Japan will aim to carry its momentum into the men’s wheelchair basketball quarterfinals and beyond at the Tokyo Paralympics following a 67-55 victory over Turkey on Monday in its final group-stage game.
After trailing early, Japan made up the deficit in the second quarter before eventually pulling away from Turkey late at Tokyo’s Ariake Arena.
Japan (red) beats Turkey in a men’s basketball preliminary-round match at the Tokyo Paralympics on Aug. 30, 2021, at Ariake Arena in Tokyo. (Kyodo)
Japan’s top scorer, 33-year-old forward Hiroaki Kozai, said the team bounced back from its only group-stage defeat, a 79-61 loss to Spain, thanks to improved defense.
“It was a good game led by our stingy defense. We were able to make an adjustment from the game against Spain, during which we couldn’t defend against them well,” said Kozai, who scored 22 points.
“We were also able to fix some early flaws, such as not getting back in time.”
Heading into the game, both Turkey, which finished fourth at the 2016 Rio de Janeiro Paralympics, and Japan, which placed ninth, had secured berths in the quarterfinals on Wednesday.
Japan is aiming for its first men’s wheelchair basketball medal following wins in the preliminary round against Colombia, South Korea and Canada, as well as the loss to Spain.
According to Japan coach Kazuyuki Kyoya, his team made a significant improvement in the past year because of the emergence of young players.
“Their growth induced the improvement of older players, including veteran (Reo) Fujimoto and Kozai, which ended up boosting the level of the entire team,” the coach said.
The 37-year-old Fujimoto scored 19 points in the win, the second highest after Kozai.
“It’s encouraging to see good young players emerging.
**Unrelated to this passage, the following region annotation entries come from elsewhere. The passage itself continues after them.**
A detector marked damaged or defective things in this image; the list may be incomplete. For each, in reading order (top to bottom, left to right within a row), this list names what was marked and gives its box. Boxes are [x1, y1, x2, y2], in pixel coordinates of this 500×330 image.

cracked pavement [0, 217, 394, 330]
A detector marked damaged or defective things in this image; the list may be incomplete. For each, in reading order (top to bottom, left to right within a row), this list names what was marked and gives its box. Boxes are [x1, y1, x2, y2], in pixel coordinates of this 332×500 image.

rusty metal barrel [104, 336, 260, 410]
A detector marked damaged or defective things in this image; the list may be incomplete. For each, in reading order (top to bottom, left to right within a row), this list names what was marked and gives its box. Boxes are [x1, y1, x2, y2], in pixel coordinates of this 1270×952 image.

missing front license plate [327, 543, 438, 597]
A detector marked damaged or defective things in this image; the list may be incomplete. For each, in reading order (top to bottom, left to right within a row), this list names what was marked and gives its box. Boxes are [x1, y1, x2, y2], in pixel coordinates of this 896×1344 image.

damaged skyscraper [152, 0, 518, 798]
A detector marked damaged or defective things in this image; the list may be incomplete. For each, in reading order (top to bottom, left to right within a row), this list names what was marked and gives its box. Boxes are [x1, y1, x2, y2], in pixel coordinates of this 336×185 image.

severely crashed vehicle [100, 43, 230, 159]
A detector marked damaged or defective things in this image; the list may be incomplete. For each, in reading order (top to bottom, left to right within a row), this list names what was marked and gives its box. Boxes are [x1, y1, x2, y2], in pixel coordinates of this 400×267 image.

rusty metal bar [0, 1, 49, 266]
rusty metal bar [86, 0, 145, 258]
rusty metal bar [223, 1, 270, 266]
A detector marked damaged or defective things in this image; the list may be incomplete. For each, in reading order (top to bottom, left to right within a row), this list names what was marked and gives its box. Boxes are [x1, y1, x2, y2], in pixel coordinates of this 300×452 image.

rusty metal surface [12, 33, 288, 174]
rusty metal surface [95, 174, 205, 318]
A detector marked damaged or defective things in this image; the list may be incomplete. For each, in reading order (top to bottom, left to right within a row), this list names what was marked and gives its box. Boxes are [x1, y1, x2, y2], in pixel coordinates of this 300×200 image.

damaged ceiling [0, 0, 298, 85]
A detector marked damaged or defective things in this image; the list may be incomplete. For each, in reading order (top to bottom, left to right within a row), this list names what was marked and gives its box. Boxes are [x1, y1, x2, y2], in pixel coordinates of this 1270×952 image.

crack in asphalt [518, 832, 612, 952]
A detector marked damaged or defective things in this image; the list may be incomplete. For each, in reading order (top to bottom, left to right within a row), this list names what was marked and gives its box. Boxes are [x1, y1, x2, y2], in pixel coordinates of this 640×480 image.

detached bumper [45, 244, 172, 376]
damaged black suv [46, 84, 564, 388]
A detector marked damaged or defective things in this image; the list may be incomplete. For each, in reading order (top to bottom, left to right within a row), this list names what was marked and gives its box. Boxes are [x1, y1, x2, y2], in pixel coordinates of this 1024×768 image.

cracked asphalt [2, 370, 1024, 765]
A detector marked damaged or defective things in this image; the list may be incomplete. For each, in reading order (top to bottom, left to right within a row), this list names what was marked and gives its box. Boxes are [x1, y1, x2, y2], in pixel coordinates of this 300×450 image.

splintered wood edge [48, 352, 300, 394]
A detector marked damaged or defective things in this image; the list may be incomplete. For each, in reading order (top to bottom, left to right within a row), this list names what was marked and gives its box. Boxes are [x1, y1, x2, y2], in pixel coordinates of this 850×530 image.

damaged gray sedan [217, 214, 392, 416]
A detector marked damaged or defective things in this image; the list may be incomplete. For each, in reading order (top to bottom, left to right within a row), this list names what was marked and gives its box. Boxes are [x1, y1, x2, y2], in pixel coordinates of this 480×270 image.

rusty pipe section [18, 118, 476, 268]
It’s good for the entire Japan. But as an athlete, I also feel I can still compete with them at a high level,” Kozai said.
In the meantime, Kyoya said this team still has room for improvement, especially on the defensive side, ahead of the knockout stage.
The defense-oriented philosophy seems to be widely shared throughout the team, with both Kozai and guard Renshi Chokai, 22, saying their fast transition game, enabled by tight defense, would be crucial in the quarterfinals and beyond.
“We would like to play those (knockout games) based on our fundamental system — develop a flow of the game through tight defense and attack the basket in transition,” said Chokai, who had eight assists and 14 rebounds Monday to lead the team in both categories.
The coach added, “In order to advance further at the world stage, Japan must find ways to defend bigger opponents in a half court setting.”
“We would like to enter into finals by improving that part,” he said.